PROBLEM STATEMENT: After locating the line with "genus: Syncerus" in the data that follows, return it and every later line exactly, up to and including the line with "Label granularity: sequence-level.".
※ ※ ※
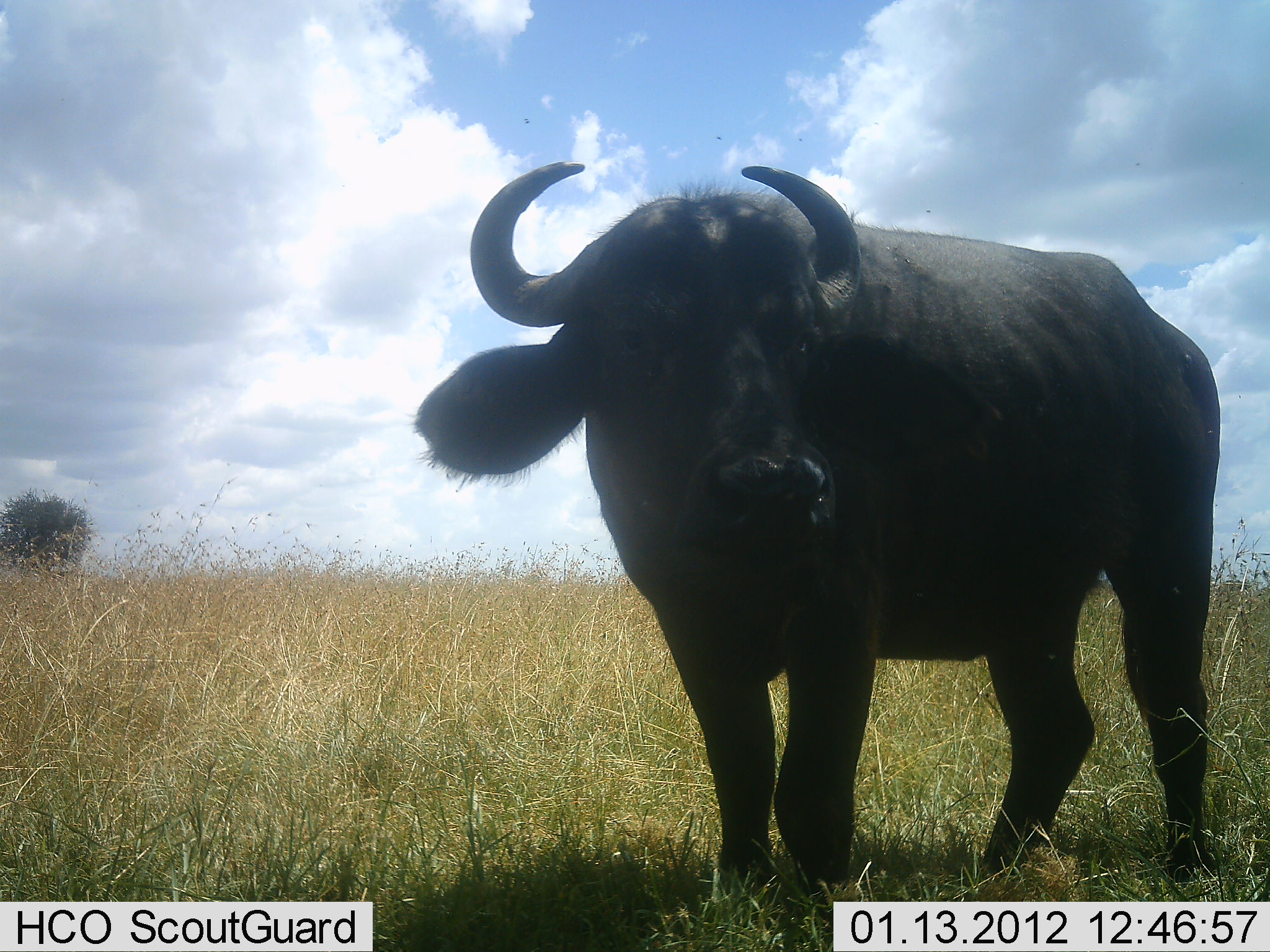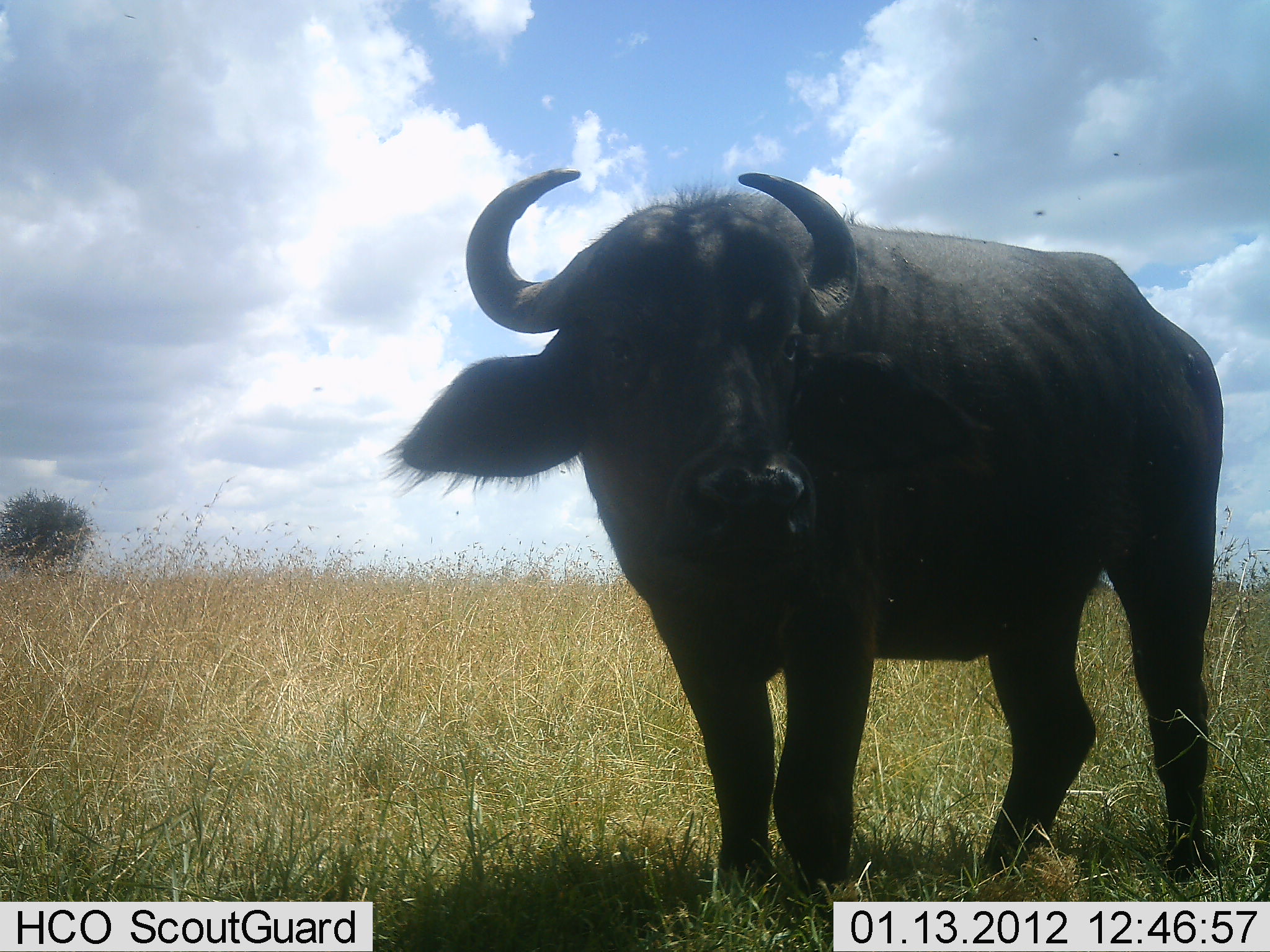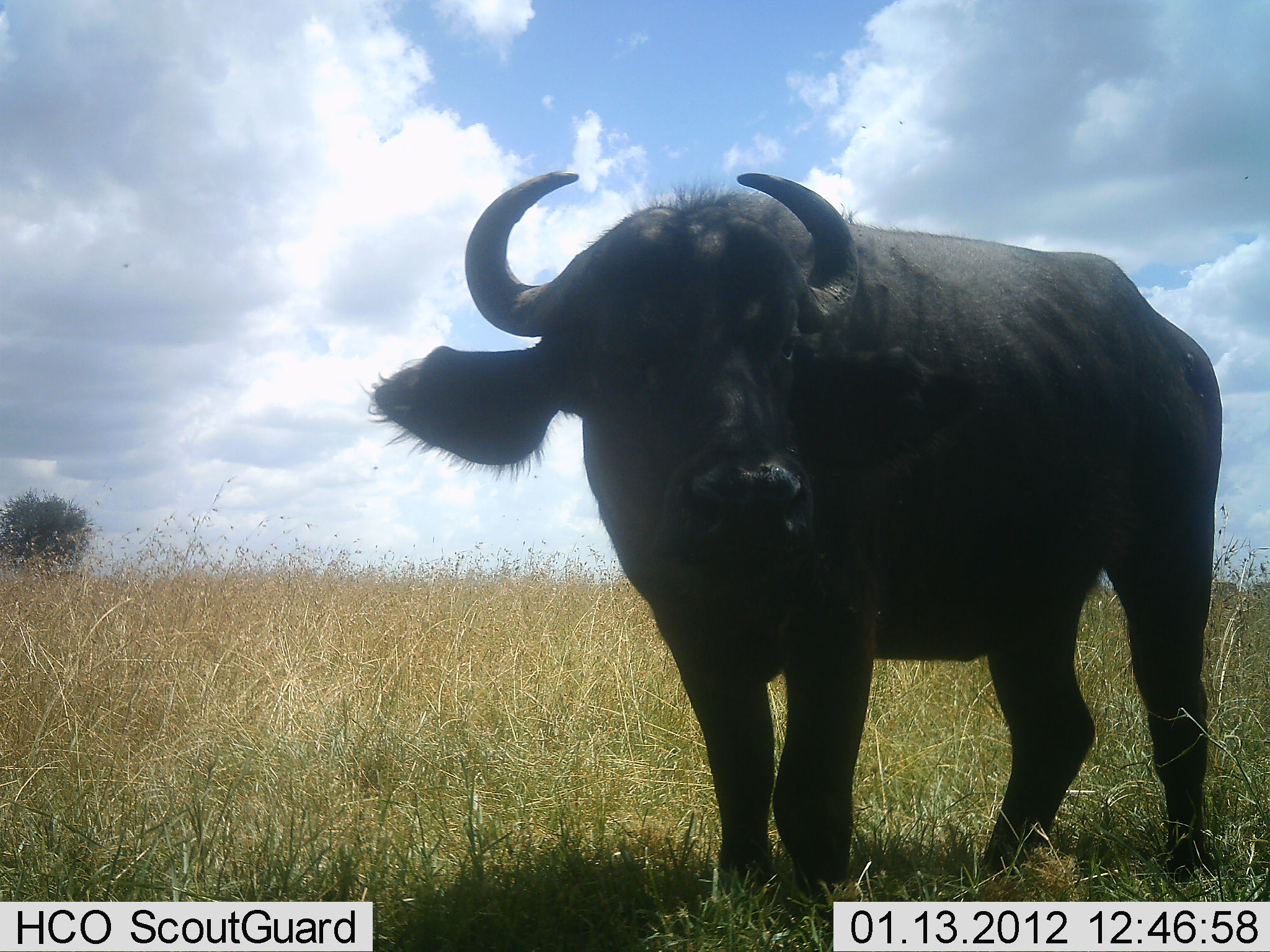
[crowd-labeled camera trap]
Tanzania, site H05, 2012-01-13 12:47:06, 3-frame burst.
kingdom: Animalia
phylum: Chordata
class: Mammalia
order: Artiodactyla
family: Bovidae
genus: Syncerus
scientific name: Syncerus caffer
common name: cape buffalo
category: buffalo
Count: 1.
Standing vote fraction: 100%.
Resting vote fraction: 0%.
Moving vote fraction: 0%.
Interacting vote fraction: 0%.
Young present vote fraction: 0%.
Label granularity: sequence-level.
※ ※ ※
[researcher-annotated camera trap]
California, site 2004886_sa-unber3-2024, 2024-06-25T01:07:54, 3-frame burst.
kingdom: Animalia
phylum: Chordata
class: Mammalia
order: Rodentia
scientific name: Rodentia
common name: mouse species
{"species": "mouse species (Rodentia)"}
※ ※ ※
ANSWER BELOW:
genus: Syncerus
scientific name: Syncerus caffer
common name: cape buffalo
category: buffalo
Count: 1.
Standing vote fraction: 100%.
Resting vote fraction: 0%.
Moving vote fraction: 0%.
Interacting vote fraction: 0%.
Young present vote fraction: 0%.
Label granularity: sequence-level.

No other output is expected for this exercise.